“Your car has been hacked!” may be the next warning light to flash on your car dashboard as the result of a bill introduced Tuesday in the Senate.
The legislation by Sens. Edward J. Markey (D-Mass.) and Richard Blumenthal (D-Conn.) is intended to address fears about the vulnerability of onboard car computers to hackers, particularly with connected-vehicle technology and autonomous cars on the horizon.
“Drivers shouldn’t have to choose between being connected and being protected,” Markey said in a statement. “We need clear rules of the road that protect cars from hackers and American families from data trackers.”
The bill tasks the National Highway Traffic Safety Administration (NHTSA) and the Federal Trade Commission (FTC) with establishing standards intended to protect car computers from hackers who could manipulate a vehicle’s behavior or violate the driver’s privacy.

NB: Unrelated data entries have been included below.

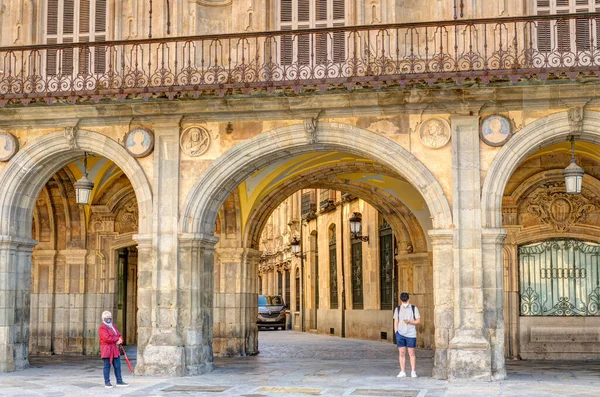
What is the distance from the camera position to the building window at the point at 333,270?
3090 centimetres

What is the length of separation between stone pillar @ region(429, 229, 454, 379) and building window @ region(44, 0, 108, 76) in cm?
656

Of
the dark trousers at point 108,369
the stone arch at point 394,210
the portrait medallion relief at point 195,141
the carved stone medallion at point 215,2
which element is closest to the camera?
the dark trousers at point 108,369

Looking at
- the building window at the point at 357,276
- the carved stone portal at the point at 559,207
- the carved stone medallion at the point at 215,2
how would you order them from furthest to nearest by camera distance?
1. the building window at the point at 357,276
2. the carved stone portal at the point at 559,207
3. the carved stone medallion at the point at 215,2

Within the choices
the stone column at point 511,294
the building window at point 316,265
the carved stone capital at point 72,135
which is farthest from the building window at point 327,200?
the carved stone capital at point 72,135

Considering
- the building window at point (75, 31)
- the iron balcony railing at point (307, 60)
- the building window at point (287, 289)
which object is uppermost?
the building window at point (75, 31)

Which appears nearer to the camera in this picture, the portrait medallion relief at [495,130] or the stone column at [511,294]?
the portrait medallion relief at [495,130]

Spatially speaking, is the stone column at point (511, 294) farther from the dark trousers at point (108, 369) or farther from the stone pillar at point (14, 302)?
the stone pillar at point (14, 302)

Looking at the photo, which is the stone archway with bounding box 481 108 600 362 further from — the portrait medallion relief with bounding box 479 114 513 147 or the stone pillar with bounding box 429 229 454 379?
the stone pillar with bounding box 429 229 454 379

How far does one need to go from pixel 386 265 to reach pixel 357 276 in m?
2.57

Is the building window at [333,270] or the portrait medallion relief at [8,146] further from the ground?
the portrait medallion relief at [8,146]

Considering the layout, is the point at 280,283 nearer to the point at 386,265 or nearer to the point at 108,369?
the point at 386,265

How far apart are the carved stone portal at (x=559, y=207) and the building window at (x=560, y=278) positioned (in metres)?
0.48

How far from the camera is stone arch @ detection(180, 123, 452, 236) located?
14.7 metres

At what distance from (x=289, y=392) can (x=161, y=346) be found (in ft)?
9.67
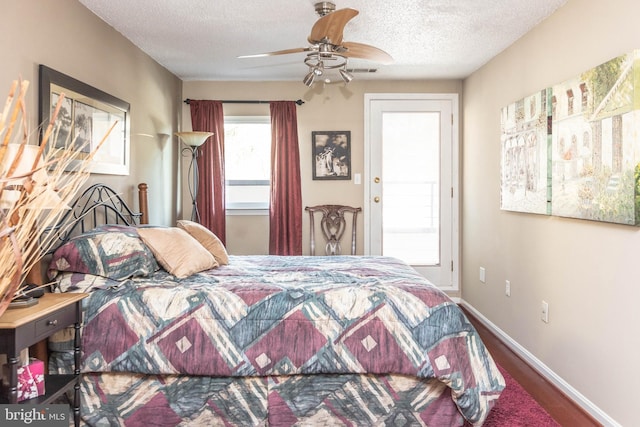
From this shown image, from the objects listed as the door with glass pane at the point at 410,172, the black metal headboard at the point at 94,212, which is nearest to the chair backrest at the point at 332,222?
the door with glass pane at the point at 410,172

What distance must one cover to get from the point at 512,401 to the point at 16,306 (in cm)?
267

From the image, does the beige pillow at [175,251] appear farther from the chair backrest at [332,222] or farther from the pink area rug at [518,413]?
the chair backrest at [332,222]

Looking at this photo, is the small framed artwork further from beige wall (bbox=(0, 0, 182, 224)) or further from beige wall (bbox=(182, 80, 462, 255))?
beige wall (bbox=(0, 0, 182, 224))

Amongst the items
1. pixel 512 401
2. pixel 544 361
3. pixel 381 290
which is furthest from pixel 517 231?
pixel 381 290

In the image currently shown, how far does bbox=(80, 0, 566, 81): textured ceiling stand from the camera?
3.12 metres

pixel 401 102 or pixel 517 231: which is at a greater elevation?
pixel 401 102

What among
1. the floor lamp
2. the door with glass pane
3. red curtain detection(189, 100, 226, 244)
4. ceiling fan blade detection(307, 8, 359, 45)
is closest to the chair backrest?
the door with glass pane

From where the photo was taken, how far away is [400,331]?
2.41 meters

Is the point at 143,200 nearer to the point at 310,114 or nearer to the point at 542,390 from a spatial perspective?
the point at 310,114

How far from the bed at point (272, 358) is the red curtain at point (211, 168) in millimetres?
2541

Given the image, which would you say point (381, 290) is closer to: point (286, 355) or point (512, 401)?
point (286, 355)

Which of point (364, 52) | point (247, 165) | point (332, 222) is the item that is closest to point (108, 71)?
point (364, 52)

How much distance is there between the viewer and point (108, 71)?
3.47m

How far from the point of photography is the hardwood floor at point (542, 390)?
8.84 feet
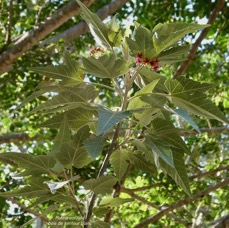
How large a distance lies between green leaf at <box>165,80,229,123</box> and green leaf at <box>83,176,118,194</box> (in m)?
0.27

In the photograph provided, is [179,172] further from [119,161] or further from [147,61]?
[147,61]

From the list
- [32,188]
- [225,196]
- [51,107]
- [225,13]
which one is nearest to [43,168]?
[32,188]

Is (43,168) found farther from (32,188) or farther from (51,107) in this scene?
(51,107)

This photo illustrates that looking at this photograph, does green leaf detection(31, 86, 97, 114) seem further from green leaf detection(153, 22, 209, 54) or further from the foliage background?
the foliage background

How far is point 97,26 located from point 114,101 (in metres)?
3.03

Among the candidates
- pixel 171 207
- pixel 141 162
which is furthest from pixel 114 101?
pixel 141 162

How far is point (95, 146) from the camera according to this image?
51.4 inches

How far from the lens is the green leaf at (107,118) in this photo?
3.84 ft

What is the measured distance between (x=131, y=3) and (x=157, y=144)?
9.18ft

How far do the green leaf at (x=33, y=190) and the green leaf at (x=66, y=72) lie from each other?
0.28 meters

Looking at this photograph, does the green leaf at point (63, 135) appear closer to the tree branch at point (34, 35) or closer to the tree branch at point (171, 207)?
the tree branch at point (171, 207)

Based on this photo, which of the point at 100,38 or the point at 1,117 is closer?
the point at 100,38

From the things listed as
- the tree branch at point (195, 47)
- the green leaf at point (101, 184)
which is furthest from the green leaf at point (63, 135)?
the tree branch at point (195, 47)

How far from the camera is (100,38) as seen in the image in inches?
56.9
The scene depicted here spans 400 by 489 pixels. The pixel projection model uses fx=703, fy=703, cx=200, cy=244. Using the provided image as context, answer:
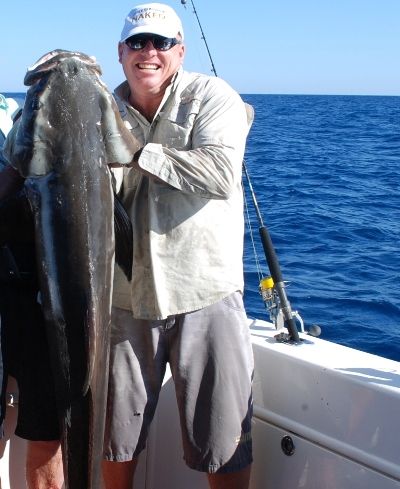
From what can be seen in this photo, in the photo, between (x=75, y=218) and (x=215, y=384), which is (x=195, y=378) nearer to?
(x=215, y=384)

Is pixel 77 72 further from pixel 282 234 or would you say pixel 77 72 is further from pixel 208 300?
pixel 282 234

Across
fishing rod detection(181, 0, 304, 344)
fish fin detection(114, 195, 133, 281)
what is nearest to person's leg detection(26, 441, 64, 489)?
fish fin detection(114, 195, 133, 281)

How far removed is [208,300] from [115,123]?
85 centimetres

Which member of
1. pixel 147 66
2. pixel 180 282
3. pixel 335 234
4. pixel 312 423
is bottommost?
pixel 335 234

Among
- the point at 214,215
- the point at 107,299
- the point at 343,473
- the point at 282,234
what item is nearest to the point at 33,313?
the point at 107,299

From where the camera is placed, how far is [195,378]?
9.90ft

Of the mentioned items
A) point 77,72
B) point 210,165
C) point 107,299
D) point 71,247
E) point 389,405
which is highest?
point 77,72

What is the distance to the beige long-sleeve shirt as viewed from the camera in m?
2.87

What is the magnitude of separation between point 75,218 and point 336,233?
905 centimetres

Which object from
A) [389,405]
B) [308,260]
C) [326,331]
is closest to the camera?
[389,405]

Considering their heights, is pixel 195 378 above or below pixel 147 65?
below

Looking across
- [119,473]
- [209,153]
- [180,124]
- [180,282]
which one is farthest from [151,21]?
[119,473]

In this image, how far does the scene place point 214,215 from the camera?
294cm

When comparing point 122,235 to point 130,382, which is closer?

“This legislation will set minimum standards and transparency rules to protect the data, security and privacy of drivers in the modern age of increasingly connected vehicles,” Markey said.
Automakers are well aware of the risks and worry that car buyers may be put off if they fear hackers can access their vehicles. Last week they announced the establishment of a joint Information Sharing and Analysis Center intended to assess hacking risks on an ongoing basis.
While dashboard warning lights might not show up in all vehicles, Markey and Blumenthal want federal regulators to create a “cyber dashboard” to tell drivers how well their cars are protected against an attack.
“Rushing to roll out the next big thing, automakers have left cars unlocked to hackers and data-trackers,” Blumenthal said in a joint statement with Markey. “Federal law must provide minimum standards and safeguards that keep hackers out of drivers’ private data lanes. Security and safety need not be sacrificed for the convenience and promise of wireless progress.”
The bill instructs NHTSA to work with the FTC in developing standards that would:
• Isolate onboard critical software systems to protect against hackers.
• Protect all data that is stored on the computer.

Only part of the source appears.